Tasks to perform >>
a) Read the forum thread about the Ignore feature and decide whether each statement agrees with it: (i) Keesha says that clicking a member's name offers a button that hides that member's posts; (ii) Pepper calls using the ignore button the more grown-up choice; (iii) win231 reports seeing people on some forums threaten to put others on ignore. For each, answer yes or no and quote the deciding words of the thread.
b) Carry on the forum thread about the Ignore feature, starting right after its last shown line.

# What Does "Ignore" Mean?



## gamboolman (Sep 19, 2020)

I have searched and No Joy on finding out what it means to put a member on "Ignore"

Can you please advise what it means and how does it work?

Thanks, gamboolman.....


----------



## Keesha (Sep 19, 2020)

If you click on someone’s name, there is a button you can click so you don’t see any of their posts.


----------



## tbeltrans (Sep 19, 2020)

Uh oh!  I accidently ignored all my friends.  Now what??!?!   

Tony


----------



## Keesha (Sep 19, 2020)

Hey! Did someone post something?


----------



## Pepper (Sep 19, 2020)

Keesha said:


> If you click on someone’s name, there is a button you can click so you don’t see any of their posts.


Except if the ignored one is quoted by someone else, I think.  I wouldn't know.  I think, sorry folks, to ignore someone by this method is childish.  Ignore on your own, it's more grown up.


----------



## win231 (Sep 19, 2020)

Pepper said:


> Except if the ignored one is quoted by someone else, I think.  I wouldn't know.  I think, sorry folks, to ignore someone by this method is childish.  Ignore on your own, it's more grown up.


LOL.  It's a childish way to "Get someone back."
On some forums, I've seen people use it as some kind of threat:  "If you keep disagreeing with me, I'll put you on ignore."   LOL!!


----------



## Keesha (Sep 19, 2020)

Pepper said:


> Except if the ignored one is quoted by someone else, I think.  I wouldn't know.  I think, sorry folks, to ignore someone by this method is childish.  Ignore on your own, it's more grown up.

Dataset content >>
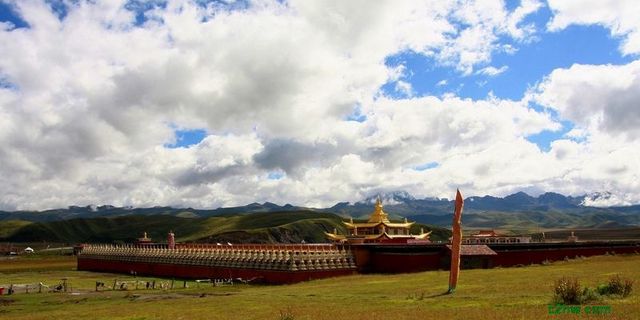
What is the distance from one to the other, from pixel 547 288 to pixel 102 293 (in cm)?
3744

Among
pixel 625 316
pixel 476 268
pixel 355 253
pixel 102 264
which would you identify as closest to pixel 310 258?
pixel 355 253

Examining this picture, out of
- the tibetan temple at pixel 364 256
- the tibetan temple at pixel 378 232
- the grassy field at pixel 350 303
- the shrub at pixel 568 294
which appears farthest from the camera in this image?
the tibetan temple at pixel 378 232

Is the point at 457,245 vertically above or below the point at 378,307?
above

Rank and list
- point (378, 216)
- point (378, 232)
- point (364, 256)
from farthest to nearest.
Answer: point (378, 216) → point (378, 232) → point (364, 256)

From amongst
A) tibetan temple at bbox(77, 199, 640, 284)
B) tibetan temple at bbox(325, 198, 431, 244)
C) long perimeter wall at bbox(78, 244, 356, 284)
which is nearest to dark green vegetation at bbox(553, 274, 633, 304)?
tibetan temple at bbox(77, 199, 640, 284)

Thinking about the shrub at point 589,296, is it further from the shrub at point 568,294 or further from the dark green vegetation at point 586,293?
the shrub at point 568,294

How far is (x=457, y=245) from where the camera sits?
3738 centimetres

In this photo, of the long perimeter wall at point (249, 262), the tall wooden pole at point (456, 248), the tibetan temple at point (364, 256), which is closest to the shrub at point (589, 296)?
the tall wooden pole at point (456, 248)

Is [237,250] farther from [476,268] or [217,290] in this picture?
[476,268]

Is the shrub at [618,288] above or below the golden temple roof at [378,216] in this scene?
below

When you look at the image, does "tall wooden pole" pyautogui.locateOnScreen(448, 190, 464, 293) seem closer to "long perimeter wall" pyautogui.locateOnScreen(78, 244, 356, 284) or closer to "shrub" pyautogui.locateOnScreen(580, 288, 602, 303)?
"shrub" pyautogui.locateOnScreen(580, 288, 602, 303)

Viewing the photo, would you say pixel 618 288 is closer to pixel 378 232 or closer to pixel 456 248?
pixel 456 248

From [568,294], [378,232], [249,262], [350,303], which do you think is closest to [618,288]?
[568,294]

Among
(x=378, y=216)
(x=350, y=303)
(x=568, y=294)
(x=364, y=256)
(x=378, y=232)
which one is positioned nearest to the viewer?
(x=568, y=294)
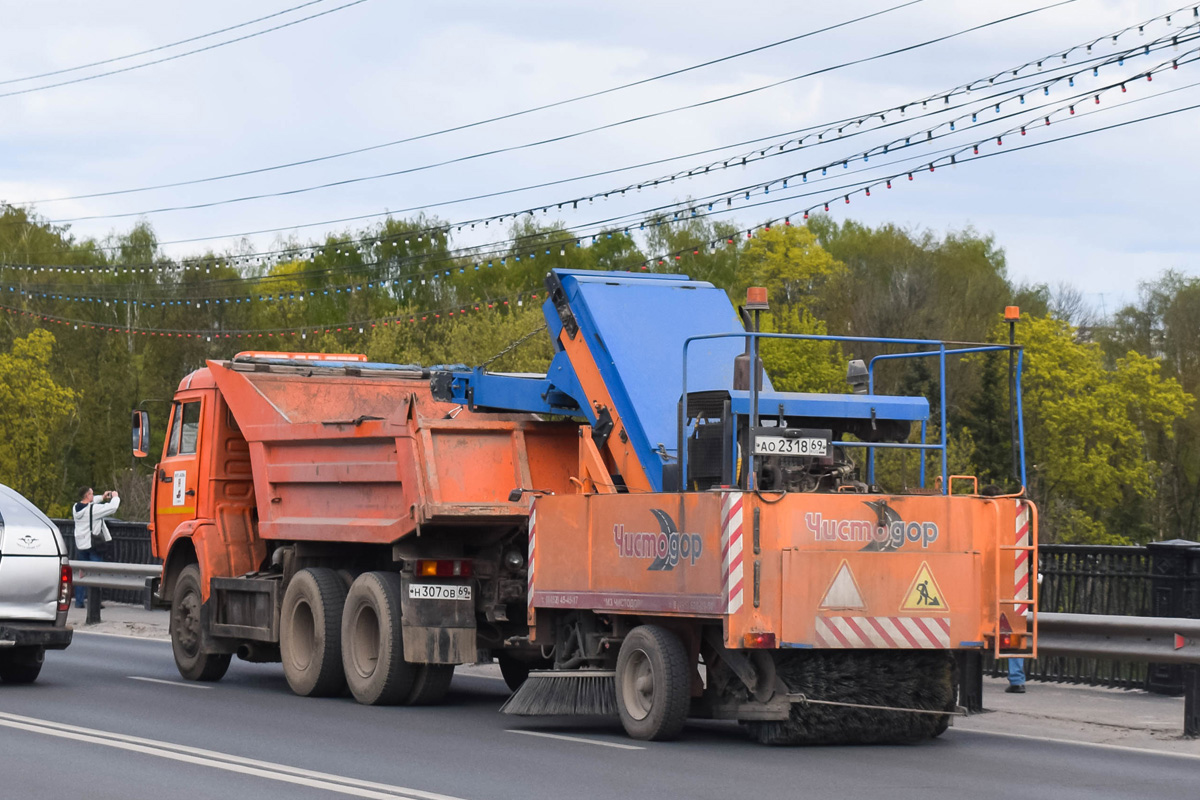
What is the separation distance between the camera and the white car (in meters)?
14.3

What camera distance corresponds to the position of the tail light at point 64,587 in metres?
14.6

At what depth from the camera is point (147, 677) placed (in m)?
16.0

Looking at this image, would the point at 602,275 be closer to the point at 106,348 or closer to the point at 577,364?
the point at 577,364

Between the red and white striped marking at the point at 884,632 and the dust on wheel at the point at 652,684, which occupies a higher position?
the red and white striped marking at the point at 884,632

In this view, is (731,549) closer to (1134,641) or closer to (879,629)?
(879,629)

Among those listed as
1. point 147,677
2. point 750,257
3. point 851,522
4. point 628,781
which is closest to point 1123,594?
point 851,522

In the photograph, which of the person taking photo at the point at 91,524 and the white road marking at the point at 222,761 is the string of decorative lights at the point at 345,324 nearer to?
the person taking photo at the point at 91,524

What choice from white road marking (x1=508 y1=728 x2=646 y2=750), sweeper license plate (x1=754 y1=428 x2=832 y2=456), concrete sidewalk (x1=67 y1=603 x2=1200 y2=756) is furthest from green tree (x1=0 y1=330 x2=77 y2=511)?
sweeper license plate (x1=754 y1=428 x2=832 y2=456)

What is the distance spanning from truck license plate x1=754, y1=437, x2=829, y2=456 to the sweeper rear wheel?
130 centimetres

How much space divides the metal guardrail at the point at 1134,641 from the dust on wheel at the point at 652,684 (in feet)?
11.7

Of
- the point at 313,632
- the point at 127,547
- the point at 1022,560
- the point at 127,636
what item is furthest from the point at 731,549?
the point at 127,547

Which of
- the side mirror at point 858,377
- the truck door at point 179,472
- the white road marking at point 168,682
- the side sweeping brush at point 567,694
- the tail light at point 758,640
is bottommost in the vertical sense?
the white road marking at point 168,682

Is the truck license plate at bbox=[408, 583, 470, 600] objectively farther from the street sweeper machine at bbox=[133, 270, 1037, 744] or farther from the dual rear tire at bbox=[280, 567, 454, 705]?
the dual rear tire at bbox=[280, 567, 454, 705]

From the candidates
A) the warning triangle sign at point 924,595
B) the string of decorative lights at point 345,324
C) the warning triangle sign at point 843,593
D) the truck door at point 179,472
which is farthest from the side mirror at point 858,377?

Final answers >>
a)
(i) Yes: "If you click on someone’s name, there is a button you can click so you don’t see any of their posts."
(ii) No: "to ignore someone by this method is childish.  Ignore on your own, it's more grown up."
(iii) Yes: "On some forums, I've seen people use it as some kind of threat:  "If you keep disagreeing with me, I'll put you on ignore.""

b)
And I’m sorry Pepper but I think everyone is entitled to do whatever works best for them. If this isn’t for you, then feel free to not use it but there’s no need to criticize those who do.


----------



## Pepper (Sep 19, 2020)

Keesha said:


> And I’m sorry Pepper but I think everyone is entitled to do whatever works best for them. If this isn’t for you, then feel free to not use it but there’s no need to criticize those who do.


Ok.  Telling you my POV worked best for me.  I'm one of "them" you know.  ♥


----------



## Keesha (Sep 19, 2020)

LOL.  It IS childish but we both agreed to ignore each other and to be honest, it works. I don’t see any of her posts and she doesn’t see mine.

It works for me


----------



## Keesha (Sep 19, 2020)

Pepper said:


> Ok.  Telling you my POV worked best for me.  I'm one of "them" you know.  ♥


Actually you gave your point of view about how you feel about others using it.


----------



## Irwin (Sep 19, 2020)

Pepper said:


> Except if the ignored one is quoted by someone else, I think.  I wouldn't know.  I think, sorry folks, to ignore someone by this method is childish.  Ignore on your own, it's more grown up.



I ignore people who are disrespectful because I don't want anything to do with them; they're assholes. I don't care what they have to say or what their opinions are. Since we have the ability to "ignore" them programmatically, why not? It's more "childish" to bicker with them.


----------



## Ruthanne (Sep 19, 2020)

Irwin said:


> I ignore people who are disrespectful because I don't want anything to do with them; they're assholes. I don't care what they have to say or what their opinions are. Since we have the ability to "ignore" them programmatically, why not? It's more "childish" to bicker with them.


I agree that it's a good thing that the software allows us to keep posts away from us that can be upsetting or/and unnerving.  I have used this option since I first joined and it has helped me.  I found that when I did not use the software ignore option I would be reading posts that made me feel badly and I don't need that....life is hard enough...and I wish it to be pleasant.


----------



## Pepper (Sep 20, 2020)

Irwin said:


> I ignore people who are disrespectful because I don't want anything to do with them; they're assholes. I don't care what they have to say or what their opinions are. Since we have the ability to "ignore" them programmatically, why not? It's more "childish" to bicker with them.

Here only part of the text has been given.